**What you have to do**
Reproduce each of the rows below verbatim, leaving out the pictures.

[Dataset rows]
━━━━━━━━━━━━━━━━

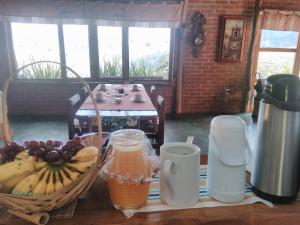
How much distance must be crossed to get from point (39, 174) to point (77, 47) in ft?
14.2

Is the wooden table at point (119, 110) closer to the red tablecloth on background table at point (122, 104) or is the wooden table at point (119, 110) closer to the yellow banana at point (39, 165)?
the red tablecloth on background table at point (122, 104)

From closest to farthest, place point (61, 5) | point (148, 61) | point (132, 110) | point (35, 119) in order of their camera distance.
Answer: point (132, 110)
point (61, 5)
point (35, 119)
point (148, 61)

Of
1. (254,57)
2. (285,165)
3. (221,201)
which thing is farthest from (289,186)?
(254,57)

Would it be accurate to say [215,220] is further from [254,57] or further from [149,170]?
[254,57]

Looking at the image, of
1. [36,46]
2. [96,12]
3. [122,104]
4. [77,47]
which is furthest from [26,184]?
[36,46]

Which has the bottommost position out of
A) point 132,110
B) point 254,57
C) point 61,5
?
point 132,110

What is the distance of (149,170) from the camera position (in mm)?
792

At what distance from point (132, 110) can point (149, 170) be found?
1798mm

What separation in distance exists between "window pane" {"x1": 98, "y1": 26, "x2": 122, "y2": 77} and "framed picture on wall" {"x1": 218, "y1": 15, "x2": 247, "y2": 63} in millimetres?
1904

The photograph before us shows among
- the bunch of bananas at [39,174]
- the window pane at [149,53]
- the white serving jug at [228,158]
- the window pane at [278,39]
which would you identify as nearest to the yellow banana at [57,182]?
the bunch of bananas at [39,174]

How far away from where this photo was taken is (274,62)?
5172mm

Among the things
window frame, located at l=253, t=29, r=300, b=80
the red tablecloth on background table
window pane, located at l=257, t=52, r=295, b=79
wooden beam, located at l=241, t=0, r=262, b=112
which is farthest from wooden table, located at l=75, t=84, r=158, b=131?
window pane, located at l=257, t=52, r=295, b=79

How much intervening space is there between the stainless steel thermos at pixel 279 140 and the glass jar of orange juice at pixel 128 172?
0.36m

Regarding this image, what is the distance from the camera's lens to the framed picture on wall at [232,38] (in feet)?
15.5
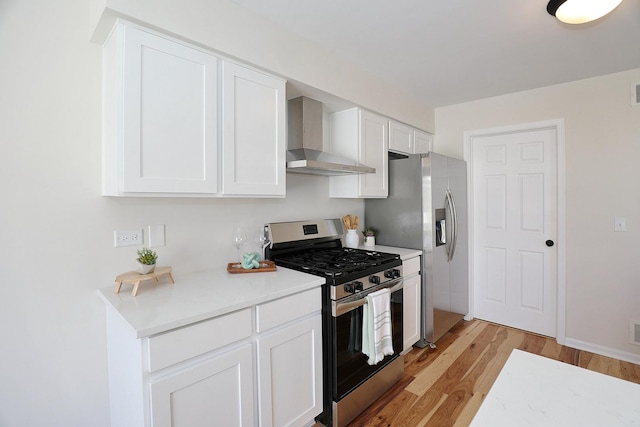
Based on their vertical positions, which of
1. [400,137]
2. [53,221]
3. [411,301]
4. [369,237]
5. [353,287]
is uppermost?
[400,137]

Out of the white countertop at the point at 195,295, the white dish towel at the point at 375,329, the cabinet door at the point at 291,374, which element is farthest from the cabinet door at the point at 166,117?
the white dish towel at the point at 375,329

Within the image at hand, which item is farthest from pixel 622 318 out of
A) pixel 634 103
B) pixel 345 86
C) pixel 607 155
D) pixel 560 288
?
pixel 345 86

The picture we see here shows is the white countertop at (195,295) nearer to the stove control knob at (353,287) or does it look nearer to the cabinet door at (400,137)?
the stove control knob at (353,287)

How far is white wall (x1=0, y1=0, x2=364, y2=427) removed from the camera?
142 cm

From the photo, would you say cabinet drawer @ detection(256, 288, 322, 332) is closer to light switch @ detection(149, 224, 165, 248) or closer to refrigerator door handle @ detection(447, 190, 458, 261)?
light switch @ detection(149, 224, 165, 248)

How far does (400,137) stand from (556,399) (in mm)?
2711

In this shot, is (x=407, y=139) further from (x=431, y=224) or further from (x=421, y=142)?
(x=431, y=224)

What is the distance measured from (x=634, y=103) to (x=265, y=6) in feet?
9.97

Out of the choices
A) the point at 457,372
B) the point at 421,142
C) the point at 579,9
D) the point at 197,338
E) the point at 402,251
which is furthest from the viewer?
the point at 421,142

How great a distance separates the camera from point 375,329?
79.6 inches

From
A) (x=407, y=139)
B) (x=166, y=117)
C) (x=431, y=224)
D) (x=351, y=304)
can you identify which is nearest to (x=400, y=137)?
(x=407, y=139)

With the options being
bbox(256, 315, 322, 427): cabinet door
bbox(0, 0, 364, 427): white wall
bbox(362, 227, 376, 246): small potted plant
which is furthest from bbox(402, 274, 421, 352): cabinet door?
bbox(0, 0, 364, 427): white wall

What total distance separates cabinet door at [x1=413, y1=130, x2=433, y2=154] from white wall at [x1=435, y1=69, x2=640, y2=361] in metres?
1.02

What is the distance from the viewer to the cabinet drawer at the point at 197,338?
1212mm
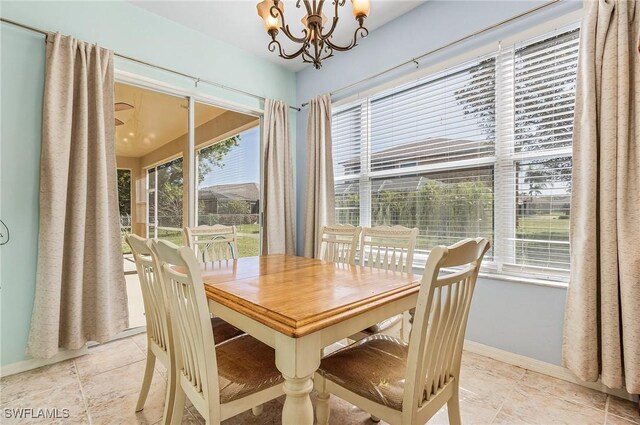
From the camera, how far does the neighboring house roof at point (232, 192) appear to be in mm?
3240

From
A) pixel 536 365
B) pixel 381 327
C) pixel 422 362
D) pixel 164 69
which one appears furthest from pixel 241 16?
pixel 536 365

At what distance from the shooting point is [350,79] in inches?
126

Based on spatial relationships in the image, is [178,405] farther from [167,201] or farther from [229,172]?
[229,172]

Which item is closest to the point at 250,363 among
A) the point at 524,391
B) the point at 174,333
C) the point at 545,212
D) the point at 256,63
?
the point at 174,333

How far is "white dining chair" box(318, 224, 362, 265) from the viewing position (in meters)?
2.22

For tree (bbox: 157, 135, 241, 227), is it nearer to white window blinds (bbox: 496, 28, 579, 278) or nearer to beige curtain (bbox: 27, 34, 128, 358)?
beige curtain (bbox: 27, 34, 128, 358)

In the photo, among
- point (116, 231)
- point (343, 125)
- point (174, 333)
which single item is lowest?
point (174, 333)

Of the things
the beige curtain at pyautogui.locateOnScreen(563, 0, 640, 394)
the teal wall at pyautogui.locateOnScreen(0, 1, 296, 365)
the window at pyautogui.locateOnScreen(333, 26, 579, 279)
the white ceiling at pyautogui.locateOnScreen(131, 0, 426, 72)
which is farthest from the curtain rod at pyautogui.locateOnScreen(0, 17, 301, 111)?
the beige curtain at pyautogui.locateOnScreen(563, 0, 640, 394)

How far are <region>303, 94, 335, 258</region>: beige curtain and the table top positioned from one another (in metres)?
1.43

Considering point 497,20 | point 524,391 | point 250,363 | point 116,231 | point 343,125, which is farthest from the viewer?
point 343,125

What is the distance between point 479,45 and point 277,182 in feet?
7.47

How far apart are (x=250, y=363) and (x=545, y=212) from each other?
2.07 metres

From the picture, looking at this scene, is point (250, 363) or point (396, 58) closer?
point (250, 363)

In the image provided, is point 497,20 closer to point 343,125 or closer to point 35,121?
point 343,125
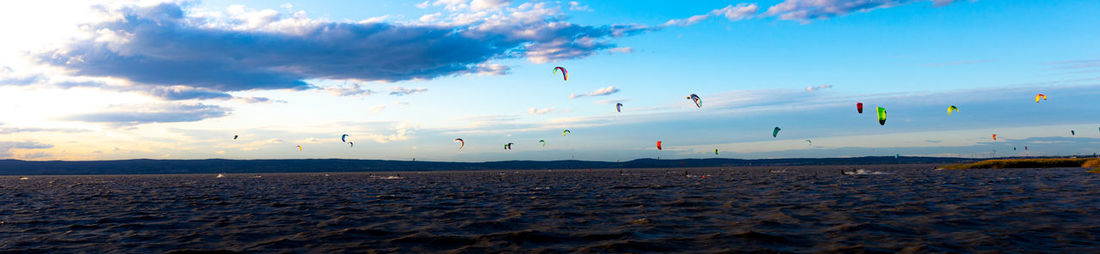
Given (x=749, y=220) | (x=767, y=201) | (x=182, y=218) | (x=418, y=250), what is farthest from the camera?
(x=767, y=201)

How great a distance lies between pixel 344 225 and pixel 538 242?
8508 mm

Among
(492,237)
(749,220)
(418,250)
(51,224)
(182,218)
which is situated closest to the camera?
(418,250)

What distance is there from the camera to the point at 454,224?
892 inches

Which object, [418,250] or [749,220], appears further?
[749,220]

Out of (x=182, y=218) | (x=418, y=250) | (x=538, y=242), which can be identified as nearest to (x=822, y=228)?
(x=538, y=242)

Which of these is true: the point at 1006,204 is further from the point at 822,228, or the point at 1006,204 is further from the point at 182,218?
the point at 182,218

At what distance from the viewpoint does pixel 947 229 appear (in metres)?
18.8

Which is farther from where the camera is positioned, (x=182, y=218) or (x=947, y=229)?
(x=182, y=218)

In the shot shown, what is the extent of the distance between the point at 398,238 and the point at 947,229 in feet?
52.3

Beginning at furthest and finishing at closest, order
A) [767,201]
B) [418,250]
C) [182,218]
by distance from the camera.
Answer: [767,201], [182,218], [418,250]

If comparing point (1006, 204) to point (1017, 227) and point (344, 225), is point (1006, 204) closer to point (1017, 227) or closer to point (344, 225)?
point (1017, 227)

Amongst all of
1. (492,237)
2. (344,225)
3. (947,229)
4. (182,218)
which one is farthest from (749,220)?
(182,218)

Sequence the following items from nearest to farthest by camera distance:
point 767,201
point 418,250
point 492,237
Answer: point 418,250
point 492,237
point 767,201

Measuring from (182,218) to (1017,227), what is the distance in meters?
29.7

━━━━━━━━━━━━━━━━

**Task result**
How much distance must be crossed to get from point (39, 174) to point (77, 47) in ft?
14.2

Is the wooden table at point (119, 110) closer to the red tablecloth on background table at point (122, 104) or is the wooden table at point (119, 110) closer to the yellow banana at point (39, 165)?
the red tablecloth on background table at point (122, 104)

From closest to farthest, place point (61, 5) | point (148, 61) | point (132, 110) | point (35, 119) in order of their camera distance.
Answer: point (132, 110)
point (61, 5)
point (35, 119)
point (148, 61)

Of
1. (254,57)
2. (285,165)
3. (221,201)
which thing is farthest from (289,186)?
(254,57)

Would it be accurate to say [215,220] is further from [254,57] or further from [149,170]?
[254,57]

Looking at the image, of
1. [36,46]
2. [96,12]
3. [122,104]
4. [77,47]
which is furthest from [26,184]?
[36,46]

Which has the bottommost position out of
A) point 132,110
B) point 254,57
C) point 61,5
?
point 132,110

What is the distance of (149,170) from the camera position (in mm)?
792

At what distance from point (132, 110) can point (149, 170) be found?
1798mm

What separation in distance exists between "window pane" {"x1": 98, "y1": 26, "x2": 122, "y2": 77} and "framed picture on wall" {"x1": 218, "y1": 15, "x2": 247, "y2": 63} in millimetres?
1904

The photograph before us shows among
- the bunch of bananas at [39,174]
- the window pane at [149,53]
- the white serving jug at [228,158]
- the window pane at [278,39]
which would you identify as nearest to the yellow banana at [57,182]?
the bunch of bananas at [39,174]

How far away from where this photo was taken is (274,62)?
5172mm

Among the things
window frame, located at l=253, t=29, r=300, b=80
the red tablecloth on background table
window pane, located at l=257, t=52, r=295, b=79
wooden beam, located at l=241, t=0, r=262, b=112
which is farthest from wooden table, located at l=75, t=84, r=158, b=131?
window pane, located at l=257, t=52, r=295, b=79

How much intervening space is there between the stainless steel thermos at pixel 279 140 and the glass jar of orange juice at pixel 128 172?
0.36m

Regarding this image, what is the distance from the camera's lens to the framed picture on wall at [232,38] (in feet)?
15.5
Based on their vertical positions, which of
1. [400,137]
2. [53,221]
3. [411,301]
4. [369,237]
5. [353,287]
is uppermost?
[400,137]

Out of the white countertop at the point at 195,295, the white dish towel at the point at 375,329, the cabinet door at the point at 291,374, which element is farthest from the cabinet door at the point at 166,117?
the white dish towel at the point at 375,329

Within the image at hand, which item is farthest from pixel 622 318 out of
A) pixel 634 103
B) pixel 345 86
C) pixel 607 155
D) pixel 560 288
?
pixel 345 86

The picture we see here shows is the white countertop at (195,295) nearer to the stove control knob at (353,287) or does it look nearer to the cabinet door at (400,137)?
the stove control knob at (353,287)

How far is white wall (x1=0, y1=0, x2=364, y2=427) removed from the camera?
142 cm

From the photo, would you say cabinet drawer @ detection(256, 288, 322, 332) is closer to light switch @ detection(149, 224, 165, 248) or closer to refrigerator door handle @ detection(447, 190, 458, 261)?
light switch @ detection(149, 224, 165, 248)

How far does (400,137) stand from (556,399) (in mm)?
2711

In this shot, is (x=407, y=139) further from (x=431, y=224) or further from (x=421, y=142)?
(x=431, y=224)

What is the distance measured from (x=634, y=103) to (x=265, y=6) in feet?
9.97

Out of the choices
A) the point at 457,372
B) the point at 421,142
C) the point at 579,9
D) the point at 197,338
E) the point at 402,251
which is furthest from the viewer?
the point at 421,142

How great a distance separates the camera from point 375,329?
79.6 inches

From
A) (x=407, y=139)
B) (x=166, y=117)
C) (x=431, y=224)
D) (x=351, y=304)
can you identify which is nearest to (x=400, y=137)?
(x=407, y=139)

With the options being
bbox(256, 315, 322, 427): cabinet door
bbox(0, 0, 364, 427): white wall
bbox(362, 227, 376, 246): small potted plant
which is furthest from bbox(402, 274, 421, 352): cabinet door?
bbox(0, 0, 364, 427): white wall

What total distance separates cabinet door at [x1=413, y1=130, x2=433, y2=154] from white wall at [x1=435, y1=69, x2=640, y2=361] in metres?
1.02

What is the distance from the viewer to the cabinet drawer at the point at 197,338?
1212mm
From the camera, how far does the neighboring house roof at point (232, 192) appear to be in mm?
3240

From
A) pixel 536 365
B) pixel 381 327
C) pixel 422 362
D) pixel 164 69
which one appears furthest from pixel 241 16?
pixel 536 365

At what distance from the shooting point is [350,79] in inches?
126

Based on spatial relationships in the image, is [178,405] farther from [167,201] or farther from [229,172]?
[229,172]

Which item is closest to the point at 250,363 among
A) the point at 524,391
B) the point at 174,333
C) the point at 545,212
D) the point at 256,63
?
the point at 174,333

How far is "white dining chair" box(318, 224, 362, 265) from the viewing position (in meters)?
2.22

For tree (bbox: 157, 135, 241, 227), is it nearer to white window blinds (bbox: 496, 28, 579, 278) or nearer to beige curtain (bbox: 27, 34, 128, 358)?
beige curtain (bbox: 27, 34, 128, 358)

In the photo, among
- point (116, 231)
- point (343, 125)
- point (174, 333)
which single item is lowest?
point (174, 333)

Of the things
the beige curtain at pyautogui.locateOnScreen(563, 0, 640, 394)
the teal wall at pyautogui.locateOnScreen(0, 1, 296, 365)
the window at pyautogui.locateOnScreen(333, 26, 579, 279)
the white ceiling at pyautogui.locateOnScreen(131, 0, 426, 72)
which is farthest from the curtain rod at pyautogui.locateOnScreen(0, 17, 301, 111)?
the beige curtain at pyautogui.locateOnScreen(563, 0, 640, 394)

How far are <region>303, 94, 335, 258</region>: beige curtain and the table top positioned from one another (in metres)?
1.43

Considering point 497,20 | point 524,391 | point 250,363 | point 116,231 | point 343,125, which is farthest from the viewer?
point 343,125

What is the distance between point 479,45 and point 277,182 in feet?
7.47

How far apart are (x=250, y=363) and (x=545, y=212) from each other?
2.07 metres

From the picture, looking at this scene, is point (250, 363) or point (396, 58) closer?
point (250, 363)

In the image provided, is point 497,20 closer to point 343,125 or closer to point 35,121?
point 343,125
Given (x=749, y=220) | (x=767, y=201) | (x=182, y=218) | (x=418, y=250), what is farthest from the camera?
(x=767, y=201)

How great a distance lies between pixel 344 225 and pixel 538 242?
8508 mm

Among
(492,237)
(749,220)
(418,250)
(51,224)
(182,218)
which is situated closest to the camera?
(418,250)

What distance is there from the camera to the point at 454,224?
892 inches

Which object, [418,250] or [749,220], appears further?
[749,220]

Out of (x=182, y=218) | (x=418, y=250) | (x=538, y=242), which can be identified as nearest to (x=822, y=228)?
(x=538, y=242)

Which of these is true: the point at 1006,204 is further from the point at 822,228, or the point at 1006,204 is further from the point at 182,218?
the point at 182,218

At what distance from the viewpoint does pixel 947 229 appear (in metres)?
18.8

Which is farther from where the camera is positioned, (x=182, y=218) or (x=947, y=229)?
(x=182, y=218)

In the shot shown, what is the extent of the distance between the point at 398,238 and the point at 947,229 in feet?
52.3

Beginning at furthest and finishing at closest, order
A) [767,201]
B) [418,250]
C) [182,218]
by distance from the camera.
Answer: [767,201], [182,218], [418,250]

If comparing point (1006, 204) to point (1017, 227) and point (344, 225), is point (1006, 204) closer to point (1017, 227) or closer to point (344, 225)?
point (1017, 227)

Amongst all of
1. (492,237)
2. (344,225)
3. (947,229)
4. (182,218)
which one is farthest from (749,220)?
(182,218)

Sequence the following items from nearest to farthest by camera distance:
point 767,201
point 418,250
point 492,237
Answer: point 418,250
point 492,237
point 767,201

Measuring from (182,218) to (1017,227), what is the distance in meters?
29.7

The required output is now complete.